**Text segment:**
Segment Open

Re: Create own SQL parser

Posted by Alexander Paschenko <al...@gmail.com>.

I'd like to point out that we already do have Ignite mode in H2 parser
(thanks Sergi) and thus have AFFINITY keyword support. Is is suggested
that we should abandon H2 way at all? Or should we suggest adding to
H2 only rather minor stuff (like some keywords for existing commands)
whilst introducing completely new commands for our own parser?

- Alex

2017-08-02 9:01 GMT+03:00 Vladimir Ozerov <vo...@gridgain.com>:
> No, it will work as follows:
>
> Model parse(String sql) {
>     Model res = tryParseWithIgnite(sql); // Parse what we can
>
>     if (res == null)
>         res = parseWithH2(sql);
>
>     return res;
> }
>
> We will need a number of custom commands which are not present in H2.
>
> On Wed, Aug 2, 2017 at 3:44 AM, Dmitriy Setrakyan <ds...@apache.org>
> wrote:
>
>> On Tue, Aug 1, 2017 at 11:08 PM, Vladimir Ozerov <vo...@gridgain.com>
>> wrote:
>>
>> > Own parser capable of processing non-SELECT and non-DML statements.
>> >
>>
>> And how will it integrate with H2 parser? Or are you suggesting that we get
>> rid of H2 SQL parser?
>>
>>
>> >
>> > On Tue, Aug 1, 2017 at 9:44 PM, <ds...@apache.org> wrote:
>> >
>> > > Vova, I am not sure what you are proposing... extending H2 parser with
>> > new
>> > > syntax or a brand new parser?
>> > >
>> > > ⁣D.
>> > >
>> > > On Aug 1, 2017, 4:26 PM, at 4:26 PM, Vladimir Ozerov <
>> > vozerov@gridgain.com>
>> > > wrote:
>> > > >Andrey,
>> > > >
>> > > >Note that I am not proposing to remove H2 as a whole. Main point for
>> > > >now is
>> > > >to support missing pieces of DDL syntax and possibly and some
>> > > >extensions.
>> > > >Several examples:
>> > > >
>> > > >1) Currently CREATE TABLE command looks ugly:
>> > > >CREATE TABLE Person (id LONG, name VARCHAR) WITH
>> "template=PARTITIONED,
>> > > >backups=1, ..."

Segment Closed

**Information provided:**
Segment Open

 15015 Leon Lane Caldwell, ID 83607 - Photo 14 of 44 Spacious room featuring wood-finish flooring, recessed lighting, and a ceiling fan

Segment Closed

**Task directions:**
Please retype the SQL parser thread above between "I'd like to" and "for existing commands)", inclusive.

**Result for this exercise:**
I'd like to point out that we already do have Ignite mode in H2 parser
(thanks Sergi) and thus have AFFINITY keyword support. Is is suggested
that we should abandon H2 way at all? Or should we suggest adding to
H2 only rather minor stuff (like some keywords for existing commands)